3) $$\hat {p} \pm E =0.842 \pm 0.0032$$

The 95% confidence interval for the germination rate is (81.0%, 87.4%).

We can be 95% confident that this interval contains the true germination rate for this population.

## Software Solutions

### Minitab

You can use Minitab to compute the confidence interval. Select STAT>Basic stats>1-proportion. Select summarized data and enter the number of events (421) and the number of trials (500). Click Options and select the correct confidence level. Check “test and interval based on normal distribution” if the assumption of normality has been verified.

#### Test and CI for One Proportion

 Sample X N Sample p 95% CI 1 421 500 0.842000 (0.810030, 0.873970)

Using the normal approximation.

### Excel

Excel does not compute confidence intervals for estimating the population proportion.

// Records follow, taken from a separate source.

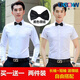 XQBKUW伴郎服夏季男兄弟团衬衫婚礼服白色西装修身结婚服新郎服 【长·袖两件装】白色+白色 +领结 2XL 建议140斤以内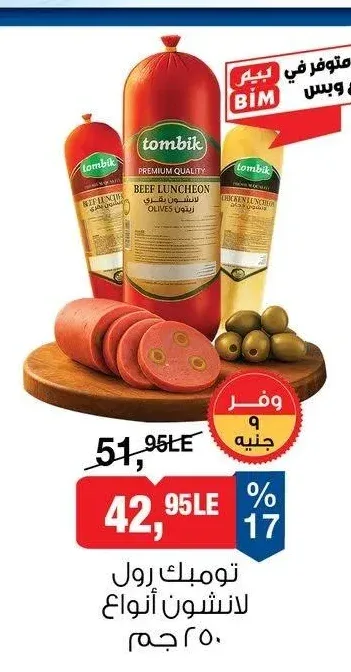 تومبيك رول لانشون أنواع 250 جم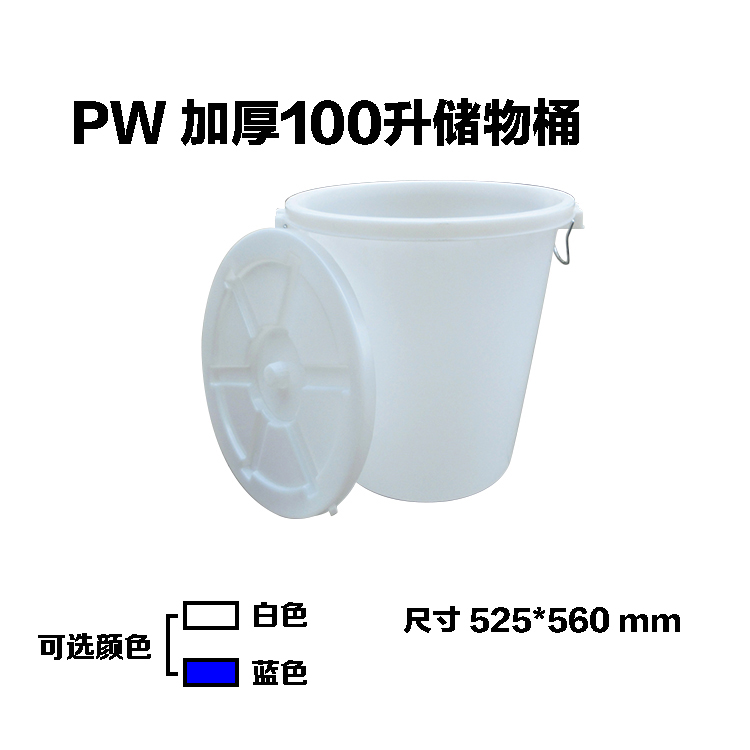 双子星塑胶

### Confidence Interval Summary

Which method do I use?

The first question to ask yourself is: Which parameter are you trying to estimate? If it is the mean (µ), then ask yourself: Is the population standard deviation (σ) known? If yes, then follow the next 3 steps:

#### Confidence Interval about the Population Mean (µ) when σ is Known

1. $$Z_{\frac {\alpha}{2}}$$ critical value (from the standard normal table)
2.  $$E=Z_{\frac {\alpha}{2}} \times \frac {\sigma}{\sqrt {n}}$$
3. $$\bar {x} \pm E$$

If no, follow these 3 steps:

#### Confidence Interval about the Population Mean (µ) when σ is Unknown

1. $$t_{\frac {\alpha}{2}}$$ critical value with n-1 df from the student t-distribution
2.  $$E=t_{\frac {\alpha}{2}} \times \frac {s}{\sqrt {n}}$$
3. $$\bar {x} \pm E$$

If you want to construct a confidence interval about the population proportion, follow these 3 steps:

#### Confidence Interval about the Proportion

1. $$Z_{\frac {\alpha}{2}}$$ critical value from the standard normal table
2. $$E = Z_{\frac {\alpha}{2}} \times \sqrt {\frac{\hat {p}(1-\hat {p})}{n}}$$
3. $$\hat {p} \pm E$$

Remember that the assumption of normality must be verified.